Download logisticV2.m

% logisticV2.m
% Numerically integrate a 1D ODE (the Logistic Equation) using the
% Runge-Kutta 45 solver and and compare the result to the analytic solution
function logisticV2
a = 2;          % free parameter

tBegin = 0;     % time begin
tEnd = 10;      % time end

x0 = 0.001;     % initial position

% Use the Runge-Kutta 45 solver to solve the ODE
% Set relative and absolute tolerances
options = odeset('RelTol', 1e-3, 'AbsTol', 1e-6);
[t,x] = ode45(@derivatives, [tBegin tEnd], x0, options);

% Analytic Solution
x2 = x0 ./ ((1-x0) * exp(-a*t) + x0);

%%%%%  top plot:  solutions
subplot(2,1,1)      % top plot
plot(t,x,'ro');     % plot ode45 solution as red circles
hold on             % superimpose next plot on previous
plot(t,x2,'b-');    % plot analytic solution as blue line
ylim([0 1.2]);      % set y plot limits

title('Solution to the Logistic Equation');             % title
xlabel('time');                                         % label x axis
ylabel('Monkey Population');                            % label y axis
legend('rk45', 'analytic', 'Location', 'Northwest')     % legend top left

%%%%%  lower plot:  error
subplot(2,1,2)                      % lower plot
plot(t,x-x2,'b-')                   % plot error as blue line
title('Numerical Error');           % Title
xlabel('time');                     % label x axis
ylabel('x_{rk45}-x_{analytic}');    % label y axis

% print to pdf
set(gcf, 'PaperSize', [6 6]);
set(gcf, 'PaperPosition', [0 0 6 6]);
print ('-dpdf','logisticV2.pdf');
print ('-dpng','logisticV2.png','-r100');

    %%%%%  Function: derivatives
    % returns the derivative dx/dt for the logistic equation
    % uses the parameter a from main program, but changeth it not
    function dxdt = derivatives(t,x)
        dxdt = a * x * (1 - x);


Monkey Commentary

In version 2 of the code, we set the relative and absolute tolerances through the options:

options = odeset('RelTol', 1e-3, 'AbsTol', 1e-6);
[t,x] = ode45(@derivatives, [tBegin tEnd], x0, options); 

It is important to understand that these tolerances are not with respect to the actual solution (we usually do not know the actual solution). Rather, the ode45 routine calculates the values using both 4th order and (presumably more accurate) 5th order Runge-Kutta methods. The tolerance specifies how much these two estimates of the true solution can differ. The ode45 routine keeps reducing the time step until the difference between the 4th and 5th order solutions fall within the specified tolerance range. Thus, reducing the tolerances usually produces a more accurate solution (but not always).

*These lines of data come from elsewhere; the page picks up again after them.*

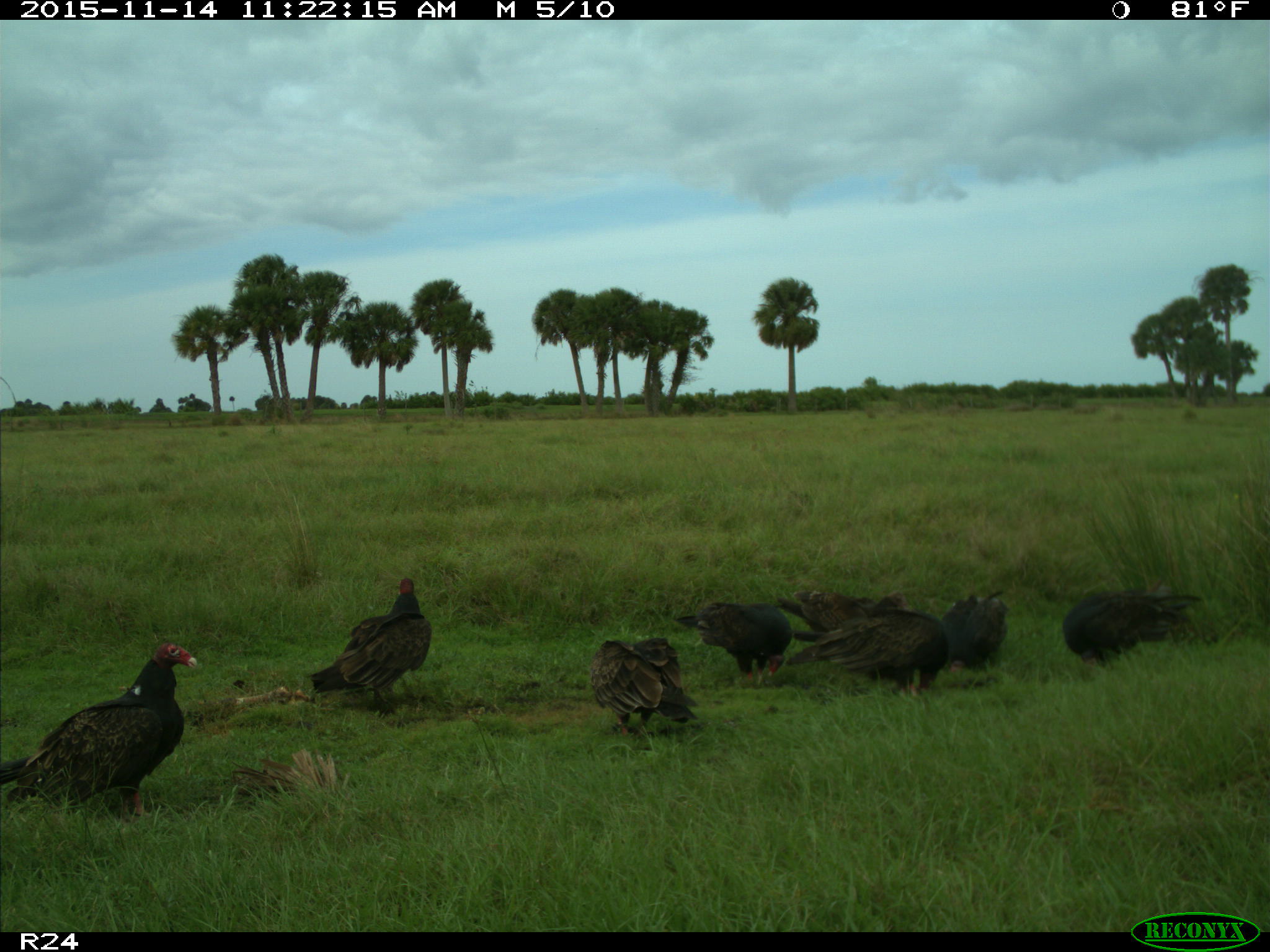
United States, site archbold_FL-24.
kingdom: Animalia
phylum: Chordata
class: Aves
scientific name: Aves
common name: birds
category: unidentified bird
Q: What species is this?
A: Unidentified bird (birds) (Aves).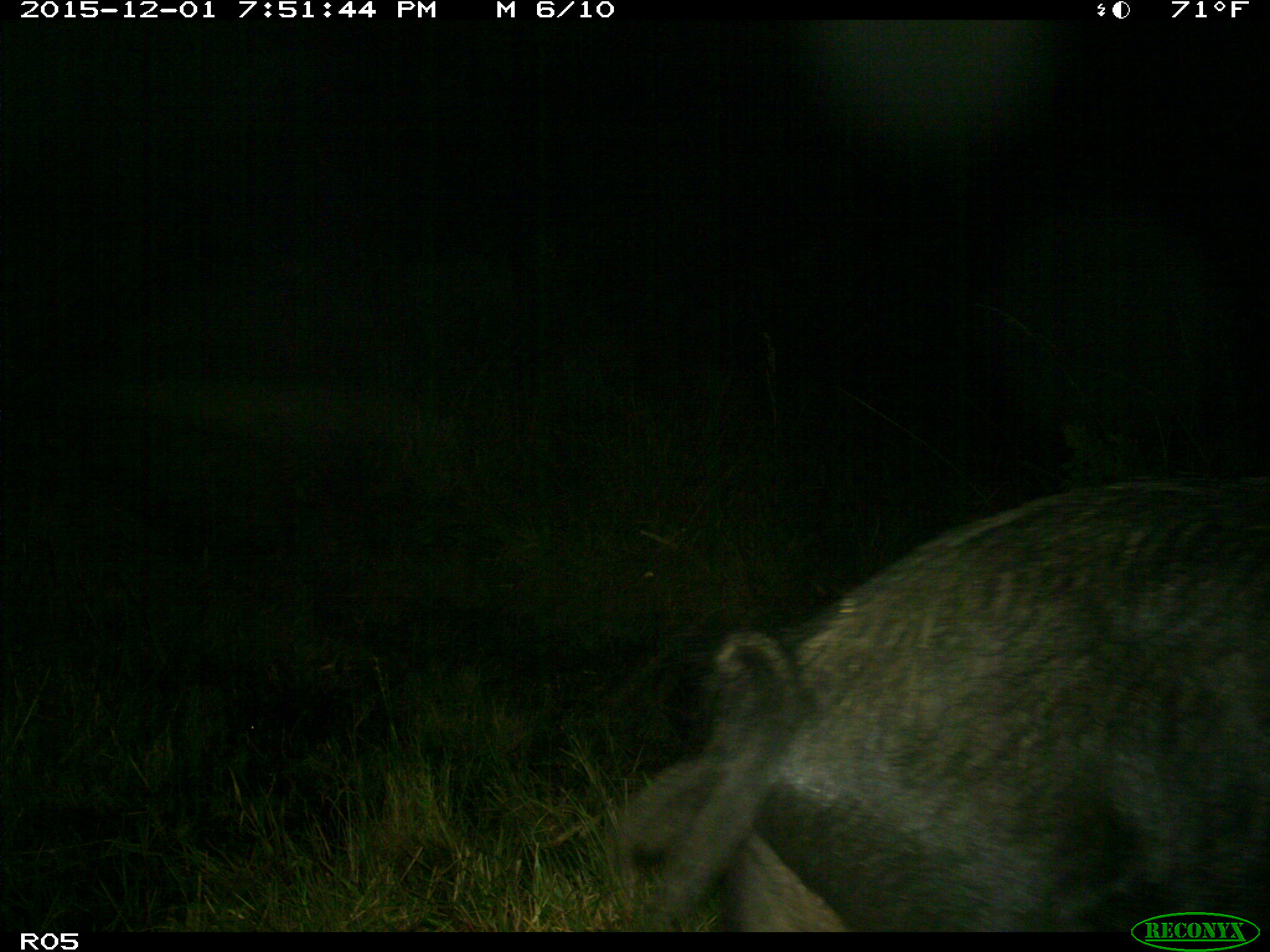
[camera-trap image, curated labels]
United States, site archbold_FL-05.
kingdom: Animalia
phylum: Chordata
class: Mammalia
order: Artiodactyla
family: Suidae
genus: Sus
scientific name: Sus scrofa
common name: wild boar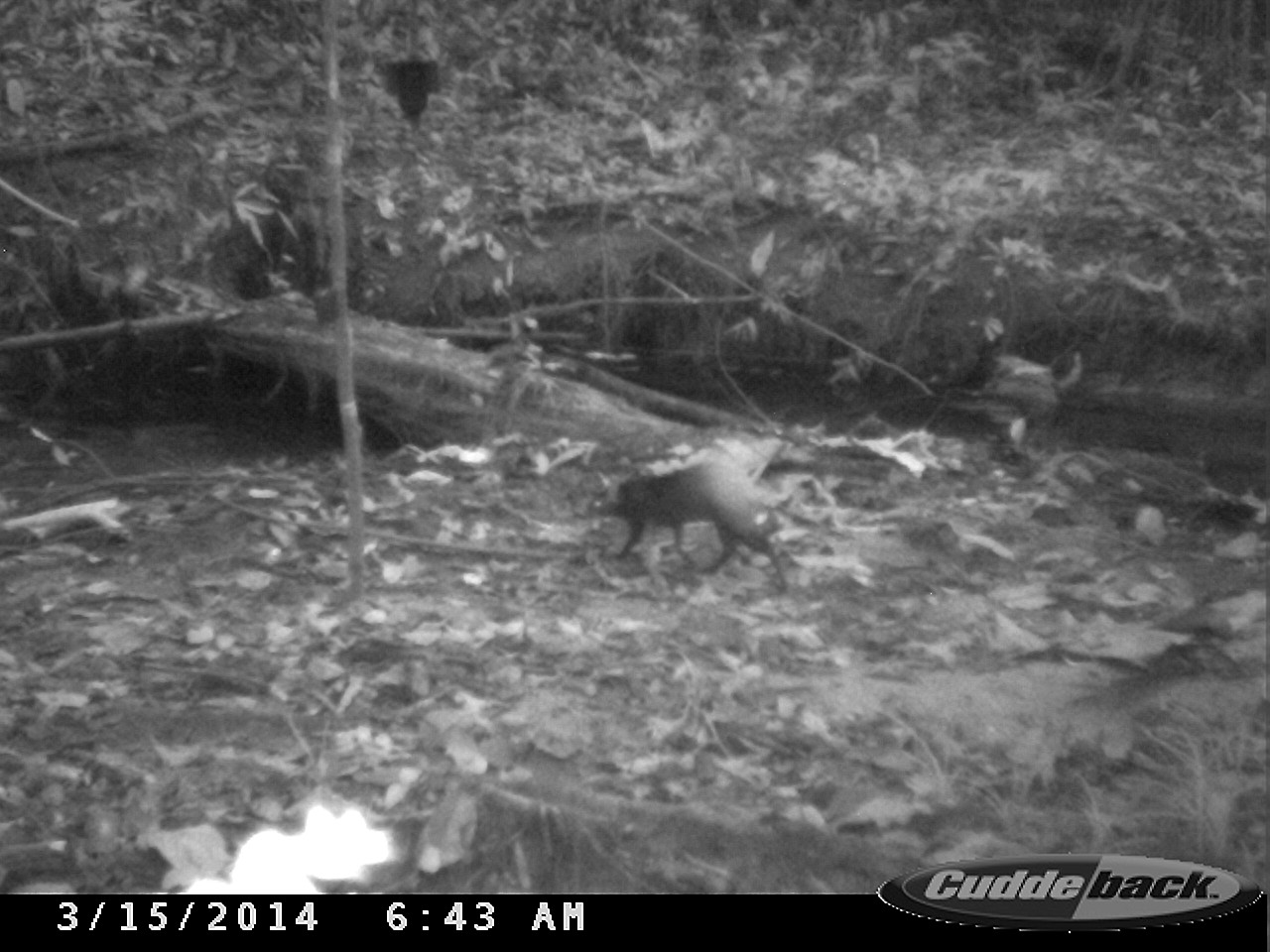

Generally speaking, the absolute tolerance controls the time step when the solution is close to zero, and the relative tolerance controls it when the solution is far from zero.

RelTol is a measure of the error relative to the size of each solution component. Roughly, it controls the number of correct digits in all solution components, except those smaller than the AbsTol threshhold. The default value, 1e-3, corresponds to 0.1% accuracy. The relative tolerance between two numbers X and Y is defined as

$$ RelTol = \frac{abs(X - Y) }{min(abs(X), abs(Y))} $$
Since this expression blows up when X or Y approaches zero, a separate absolute tolerance AbsTol is invoked near zero. AbsTol is a threshold below which the value of the ith solution component is unimportant. The absolute error tolerances determine the accuracy when the solution approaches zero. The default value is 1e-6.

We recommend monkeying around with the tolerance values to see how they affect the resulting errors in this example.